■ QUOTED TEXT
Which programming language is used in the computer of a car?

After work today, I was reading about the throttle response adjustment procedure to mitigate turbo lag in the 3.5 EcoBoost F-150.  For the non car nerds, I’ll save you a click – it’s just a way to re-calibrate the electronically controlled engine throttle, making it feel more responsive when the gas pedal is pressed.  Nearly every part of a car is computer controlled or monitored these days, so I got to wondering…what computer language(s) do Ford and other manufacturers use to write the software that is used by the car’s computer?

Some quick Googling indicated that C is overwhelming used in car electronic control modules.  This makes sense as C is very common in embedded systems because it provides easy access to hardware, has low memory usage, and most importantly – it’s fast.  Auto manufacturers use a specific implementation of C known as MISRA-C (Motor Industry Software Reliability Association C).  MISRA-C is actually a set of guidelines for programming in C that helps avoid bad code which could cause dangerous behavior while a car is in operation.  I’m not a C programmer and a lot of this goes over my head, but MISRA-C is just a rigidly defined programming style. When implemented, it will ensure that common errors and pitfalls programmers can make will be avoided entirely when writing software for a car computer.

■ GIVEN MATERIAL
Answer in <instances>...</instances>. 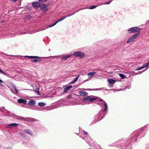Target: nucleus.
<instances>
[{"label":"nucleus","instance_id":"nucleus-13","mask_svg":"<svg viewBox=\"0 0 149 149\" xmlns=\"http://www.w3.org/2000/svg\"><path fill=\"white\" fill-rule=\"evenodd\" d=\"M18 125V124L15 123L10 124L8 125L7 126V127L8 128H11L13 127L17 126Z\"/></svg>","mask_w":149,"mask_h":149},{"label":"nucleus","instance_id":"nucleus-4","mask_svg":"<svg viewBox=\"0 0 149 149\" xmlns=\"http://www.w3.org/2000/svg\"><path fill=\"white\" fill-rule=\"evenodd\" d=\"M96 99L97 98L96 97L92 95H90L84 97V100L86 101V102H91L96 100Z\"/></svg>","mask_w":149,"mask_h":149},{"label":"nucleus","instance_id":"nucleus-39","mask_svg":"<svg viewBox=\"0 0 149 149\" xmlns=\"http://www.w3.org/2000/svg\"><path fill=\"white\" fill-rule=\"evenodd\" d=\"M98 118H99L100 116V114H99V115H98Z\"/></svg>","mask_w":149,"mask_h":149},{"label":"nucleus","instance_id":"nucleus-30","mask_svg":"<svg viewBox=\"0 0 149 149\" xmlns=\"http://www.w3.org/2000/svg\"><path fill=\"white\" fill-rule=\"evenodd\" d=\"M97 7V6H94L90 7L88 8L89 9H92L95 8Z\"/></svg>","mask_w":149,"mask_h":149},{"label":"nucleus","instance_id":"nucleus-3","mask_svg":"<svg viewBox=\"0 0 149 149\" xmlns=\"http://www.w3.org/2000/svg\"><path fill=\"white\" fill-rule=\"evenodd\" d=\"M140 30V28L137 27H134L130 28L127 31L129 33H132L139 32Z\"/></svg>","mask_w":149,"mask_h":149},{"label":"nucleus","instance_id":"nucleus-23","mask_svg":"<svg viewBox=\"0 0 149 149\" xmlns=\"http://www.w3.org/2000/svg\"><path fill=\"white\" fill-rule=\"evenodd\" d=\"M27 57L31 58H39V57L37 56H27Z\"/></svg>","mask_w":149,"mask_h":149},{"label":"nucleus","instance_id":"nucleus-33","mask_svg":"<svg viewBox=\"0 0 149 149\" xmlns=\"http://www.w3.org/2000/svg\"><path fill=\"white\" fill-rule=\"evenodd\" d=\"M84 135H86L88 134L87 132H86L85 131H84Z\"/></svg>","mask_w":149,"mask_h":149},{"label":"nucleus","instance_id":"nucleus-35","mask_svg":"<svg viewBox=\"0 0 149 149\" xmlns=\"http://www.w3.org/2000/svg\"><path fill=\"white\" fill-rule=\"evenodd\" d=\"M12 148L10 147H8L5 148L4 149H11Z\"/></svg>","mask_w":149,"mask_h":149},{"label":"nucleus","instance_id":"nucleus-42","mask_svg":"<svg viewBox=\"0 0 149 149\" xmlns=\"http://www.w3.org/2000/svg\"><path fill=\"white\" fill-rule=\"evenodd\" d=\"M9 56H13V55H9Z\"/></svg>","mask_w":149,"mask_h":149},{"label":"nucleus","instance_id":"nucleus-17","mask_svg":"<svg viewBox=\"0 0 149 149\" xmlns=\"http://www.w3.org/2000/svg\"><path fill=\"white\" fill-rule=\"evenodd\" d=\"M72 56L71 54L67 55L66 56H65L61 57V59L62 60H65L71 57Z\"/></svg>","mask_w":149,"mask_h":149},{"label":"nucleus","instance_id":"nucleus-46","mask_svg":"<svg viewBox=\"0 0 149 149\" xmlns=\"http://www.w3.org/2000/svg\"><path fill=\"white\" fill-rule=\"evenodd\" d=\"M92 149L90 148H89V149Z\"/></svg>","mask_w":149,"mask_h":149},{"label":"nucleus","instance_id":"nucleus-41","mask_svg":"<svg viewBox=\"0 0 149 149\" xmlns=\"http://www.w3.org/2000/svg\"><path fill=\"white\" fill-rule=\"evenodd\" d=\"M85 9V8H81V9H80V10H83V9Z\"/></svg>","mask_w":149,"mask_h":149},{"label":"nucleus","instance_id":"nucleus-15","mask_svg":"<svg viewBox=\"0 0 149 149\" xmlns=\"http://www.w3.org/2000/svg\"><path fill=\"white\" fill-rule=\"evenodd\" d=\"M149 64V62L146 63L145 65H143L142 67H139L137 69H135V70H141V69L143 68H146L147 67Z\"/></svg>","mask_w":149,"mask_h":149},{"label":"nucleus","instance_id":"nucleus-10","mask_svg":"<svg viewBox=\"0 0 149 149\" xmlns=\"http://www.w3.org/2000/svg\"><path fill=\"white\" fill-rule=\"evenodd\" d=\"M64 91H63L64 93H65L67 92L71 88L72 86L71 85H69L67 86H64Z\"/></svg>","mask_w":149,"mask_h":149},{"label":"nucleus","instance_id":"nucleus-9","mask_svg":"<svg viewBox=\"0 0 149 149\" xmlns=\"http://www.w3.org/2000/svg\"><path fill=\"white\" fill-rule=\"evenodd\" d=\"M132 135L134 136V137L132 139V141H136L137 140V136H138V134H136V132H135L132 134Z\"/></svg>","mask_w":149,"mask_h":149},{"label":"nucleus","instance_id":"nucleus-7","mask_svg":"<svg viewBox=\"0 0 149 149\" xmlns=\"http://www.w3.org/2000/svg\"><path fill=\"white\" fill-rule=\"evenodd\" d=\"M108 81L109 83V86L110 88L113 86V84L116 81L112 79H108Z\"/></svg>","mask_w":149,"mask_h":149},{"label":"nucleus","instance_id":"nucleus-1","mask_svg":"<svg viewBox=\"0 0 149 149\" xmlns=\"http://www.w3.org/2000/svg\"><path fill=\"white\" fill-rule=\"evenodd\" d=\"M71 55L75 57H78L81 58H83L85 56V55L84 53L79 51L76 52Z\"/></svg>","mask_w":149,"mask_h":149},{"label":"nucleus","instance_id":"nucleus-5","mask_svg":"<svg viewBox=\"0 0 149 149\" xmlns=\"http://www.w3.org/2000/svg\"><path fill=\"white\" fill-rule=\"evenodd\" d=\"M41 4V1L40 0H38V1L33 2L32 3V6L34 8H38L40 7Z\"/></svg>","mask_w":149,"mask_h":149},{"label":"nucleus","instance_id":"nucleus-19","mask_svg":"<svg viewBox=\"0 0 149 149\" xmlns=\"http://www.w3.org/2000/svg\"><path fill=\"white\" fill-rule=\"evenodd\" d=\"M88 139H86L85 140V141L88 143L89 145L91 144V142L93 141L92 139H91L90 138Z\"/></svg>","mask_w":149,"mask_h":149},{"label":"nucleus","instance_id":"nucleus-40","mask_svg":"<svg viewBox=\"0 0 149 149\" xmlns=\"http://www.w3.org/2000/svg\"><path fill=\"white\" fill-rule=\"evenodd\" d=\"M103 117H102L99 120H101Z\"/></svg>","mask_w":149,"mask_h":149},{"label":"nucleus","instance_id":"nucleus-38","mask_svg":"<svg viewBox=\"0 0 149 149\" xmlns=\"http://www.w3.org/2000/svg\"><path fill=\"white\" fill-rule=\"evenodd\" d=\"M17 0H12L13 2H15L17 1Z\"/></svg>","mask_w":149,"mask_h":149},{"label":"nucleus","instance_id":"nucleus-11","mask_svg":"<svg viewBox=\"0 0 149 149\" xmlns=\"http://www.w3.org/2000/svg\"><path fill=\"white\" fill-rule=\"evenodd\" d=\"M17 102L19 103L25 104L27 102V101L24 99H20L18 100Z\"/></svg>","mask_w":149,"mask_h":149},{"label":"nucleus","instance_id":"nucleus-22","mask_svg":"<svg viewBox=\"0 0 149 149\" xmlns=\"http://www.w3.org/2000/svg\"><path fill=\"white\" fill-rule=\"evenodd\" d=\"M79 77V76L77 77H76L75 79H74L71 82V84H73L75 83L76 81H77Z\"/></svg>","mask_w":149,"mask_h":149},{"label":"nucleus","instance_id":"nucleus-20","mask_svg":"<svg viewBox=\"0 0 149 149\" xmlns=\"http://www.w3.org/2000/svg\"><path fill=\"white\" fill-rule=\"evenodd\" d=\"M96 73L95 72H90L87 74L89 78H90L93 76Z\"/></svg>","mask_w":149,"mask_h":149},{"label":"nucleus","instance_id":"nucleus-34","mask_svg":"<svg viewBox=\"0 0 149 149\" xmlns=\"http://www.w3.org/2000/svg\"><path fill=\"white\" fill-rule=\"evenodd\" d=\"M143 72V71L141 72L139 71L138 72V73H136V74H140L141 73Z\"/></svg>","mask_w":149,"mask_h":149},{"label":"nucleus","instance_id":"nucleus-14","mask_svg":"<svg viewBox=\"0 0 149 149\" xmlns=\"http://www.w3.org/2000/svg\"><path fill=\"white\" fill-rule=\"evenodd\" d=\"M65 18H66V17H64L63 18H61V19H60L59 20H58L55 23H54L53 25H52L51 26H48V28L51 27H52L53 26L55 25L58 22H60V21H61L62 20H63V19H65Z\"/></svg>","mask_w":149,"mask_h":149},{"label":"nucleus","instance_id":"nucleus-12","mask_svg":"<svg viewBox=\"0 0 149 149\" xmlns=\"http://www.w3.org/2000/svg\"><path fill=\"white\" fill-rule=\"evenodd\" d=\"M48 6V5H46L45 4H43L42 5H40V7L41 9L42 10H47V7Z\"/></svg>","mask_w":149,"mask_h":149},{"label":"nucleus","instance_id":"nucleus-45","mask_svg":"<svg viewBox=\"0 0 149 149\" xmlns=\"http://www.w3.org/2000/svg\"><path fill=\"white\" fill-rule=\"evenodd\" d=\"M51 57H47V58H50Z\"/></svg>","mask_w":149,"mask_h":149},{"label":"nucleus","instance_id":"nucleus-27","mask_svg":"<svg viewBox=\"0 0 149 149\" xmlns=\"http://www.w3.org/2000/svg\"><path fill=\"white\" fill-rule=\"evenodd\" d=\"M36 87V89L35 90H34V91L36 93L38 94H39V91H38V88H37V87L35 86Z\"/></svg>","mask_w":149,"mask_h":149},{"label":"nucleus","instance_id":"nucleus-8","mask_svg":"<svg viewBox=\"0 0 149 149\" xmlns=\"http://www.w3.org/2000/svg\"><path fill=\"white\" fill-rule=\"evenodd\" d=\"M23 130H20L18 132L19 134L23 138H26V136Z\"/></svg>","mask_w":149,"mask_h":149},{"label":"nucleus","instance_id":"nucleus-28","mask_svg":"<svg viewBox=\"0 0 149 149\" xmlns=\"http://www.w3.org/2000/svg\"><path fill=\"white\" fill-rule=\"evenodd\" d=\"M40 61V60H39L33 59L31 60V62L33 63H34L39 61Z\"/></svg>","mask_w":149,"mask_h":149},{"label":"nucleus","instance_id":"nucleus-18","mask_svg":"<svg viewBox=\"0 0 149 149\" xmlns=\"http://www.w3.org/2000/svg\"><path fill=\"white\" fill-rule=\"evenodd\" d=\"M28 104L31 106H33L36 104V102L34 100H31L29 102Z\"/></svg>","mask_w":149,"mask_h":149},{"label":"nucleus","instance_id":"nucleus-2","mask_svg":"<svg viewBox=\"0 0 149 149\" xmlns=\"http://www.w3.org/2000/svg\"><path fill=\"white\" fill-rule=\"evenodd\" d=\"M140 34V33L138 32L132 36L127 41V43H130L133 42L136 38Z\"/></svg>","mask_w":149,"mask_h":149},{"label":"nucleus","instance_id":"nucleus-24","mask_svg":"<svg viewBox=\"0 0 149 149\" xmlns=\"http://www.w3.org/2000/svg\"><path fill=\"white\" fill-rule=\"evenodd\" d=\"M38 104L39 106L42 107L44 106L45 105H46V104L45 103L41 102L39 103H38Z\"/></svg>","mask_w":149,"mask_h":149},{"label":"nucleus","instance_id":"nucleus-21","mask_svg":"<svg viewBox=\"0 0 149 149\" xmlns=\"http://www.w3.org/2000/svg\"><path fill=\"white\" fill-rule=\"evenodd\" d=\"M79 93V94L82 96H84L86 95V92L84 91H80Z\"/></svg>","mask_w":149,"mask_h":149},{"label":"nucleus","instance_id":"nucleus-31","mask_svg":"<svg viewBox=\"0 0 149 149\" xmlns=\"http://www.w3.org/2000/svg\"><path fill=\"white\" fill-rule=\"evenodd\" d=\"M102 89L105 90L103 88H96V89H93V90L98 91V90H102Z\"/></svg>","mask_w":149,"mask_h":149},{"label":"nucleus","instance_id":"nucleus-16","mask_svg":"<svg viewBox=\"0 0 149 149\" xmlns=\"http://www.w3.org/2000/svg\"><path fill=\"white\" fill-rule=\"evenodd\" d=\"M24 131L26 133L29 134L30 135L32 136L33 135V133L31 132L30 130L28 129H25L24 130Z\"/></svg>","mask_w":149,"mask_h":149},{"label":"nucleus","instance_id":"nucleus-25","mask_svg":"<svg viewBox=\"0 0 149 149\" xmlns=\"http://www.w3.org/2000/svg\"><path fill=\"white\" fill-rule=\"evenodd\" d=\"M13 87L14 89V91H15V93L16 94L18 93V90L17 89L15 86H13Z\"/></svg>","mask_w":149,"mask_h":149},{"label":"nucleus","instance_id":"nucleus-36","mask_svg":"<svg viewBox=\"0 0 149 149\" xmlns=\"http://www.w3.org/2000/svg\"><path fill=\"white\" fill-rule=\"evenodd\" d=\"M2 82H3L2 80L0 79V85H2V84H1V83H2Z\"/></svg>","mask_w":149,"mask_h":149},{"label":"nucleus","instance_id":"nucleus-37","mask_svg":"<svg viewBox=\"0 0 149 149\" xmlns=\"http://www.w3.org/2000/svg\"><path fill=\"white\" fill-rule=\"evenodd\" d=\"M42 2V1H43V2H45V1H47V0H40Z\"/></svg>","mask_w":149,"mask_h":149},{"label":"nucleus","instance_id":"nucleus-32","mask_svg":"<svg viewBox=\"0 0 149 149\" xmlns=\"http://www.w3.org/2000/svg\"><path fill=\"white\" fill-rule=\"evenodd\" d=\"M74 14H75V13H73L72 14H70L69 15H66L65 17H68L69 16H72V15H74Z\"/></svg>","mask_w":149,"mask_h":149},{"label":"nucleus","instance_id":"nucleus-29","mask_svg":"<svg viewBox=\"0 0 149 149\" xmlns=\"http://www.w3.org/2000/svg\"><path fill=\"white\" fill-rule=\"evenodd\" d=\"M119 76L122 79L124 78L125 76V75H124V74H119Z\"/></svg>","mask_w":149,"mask_h":149},{"label":"nucleus","instance_id":"nucleus-43","mask_svg":"<svg viewBox=\"0 0 149 149\" xmlns=\"http://www.w3.org/2000/svg\"><path fill=\"white\" fill-rule=\"evenodd\" d=\"M130 88V86H129L128 88Z\"/></svg>","mask_w":149,"mask_h":149},{"label":"nucleus","instance_id":"nucleus-6","mask_svg":"<svg viewBox=\"0 0 149 149\" xmlns=\"http://www.w3.org/2000/svg\"><path fill=\"white\" fill-rule=\"evenodd\" d=\"M100 101L102 102V103L101 104L102 106V104H103L104 105V109L103 111L104 114H106L107 110V104L102 99H100Z\"/></svg>","mask_w":149,"mask_h":149},{"label":"nucleus","instance_id":"nucleus-26","mask_svg":"<svg viewBox=\"0 0 149 149\" xmlns=\"http://www.w3.org/2000/svg\"><path fill=\"white\" fill-rule=\"evenodd\" d=\"M111 2V1H109L103 3L101 4V5H104V4H110Z\"/></svg>","mask_w":149,"mask_h":149},{"label":"nucleus","instance_id":"nucleus-44","mask_svg":"<svg viewBox=\"0 0 149 149\" xmlns=\"http://www.w3.org/2000/svg\"><path fill=\"white\" fill-rule=\"evenodd\" d=\"M25 33H26L25 32H24L23 33H22V34H24Z\"/></svg>","mask_w":149,"mask_h":149}]
</instances>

■ ACTIONS TO TAKE
1 > Transcribe the part of the car software text that opens with the words containing "After work today, I" and closes with "the car’s computer?".
2 > According to the car software text, why is C so common in embedded systems? Answer in one to three sentences.
3 > Take the car software text further, picking up after its last sentence.

■ WRITTEN ANSWERS
1 >
After work today, I was reading about the throttle response adjustment procedure to mitigate turbo lag in the 3.5 EcoBoost F-150.  For the non car nerds, I’ll save you a click – it’s just a way to re-calibrate the electronically controlled engine throttle, making it feel more responsive when the gas pedal is pressed.  Nearly every part of a car is computer controlled or monitored these days, so I got to wondering…what computer language(s) do Ford and other manufacturers use to write the software that is used by the car’s computer?

2 > C is common in embedded systems because it provides easy access to hardware and has low memory usage. Most importantly, it is fast.

3 >
According to Wikipedia, MISRA-C was originally targeted at the automotive industry, but it has evolved as a widely accepted model for best practices by embedded systems developers in other industries including aerospace, telecom, defense, railway, and others.  Pretty cool stuff!  If you’re interested, here is some more reading on programming car computers:

https://www.quora.com/Which-programming-language-is-used-in-the-ECU-of-a-car

https://stackoverflow.com/questions/1044271/automobile-programming-languages

http://www.embedded.com/electronics-blogs/beginner-s-corner/4023981/Introduction-to-MISRA-C

http://www.eas.uccs.edu/~mwickert/ece5655/code/MISRA/MISRA_C_key_rules.pdf

Here is an interesting excerpt from the last link:

Rule 59 (required): The statement forming the body of an “if”, “else if”, “else”, “while”, “do … while”, or “for” statement shall always be enclosed in braces.  Basically, this says that from now you must clean up your act, you can’t write sloppy things like the else clause in following example:

if (x == 0)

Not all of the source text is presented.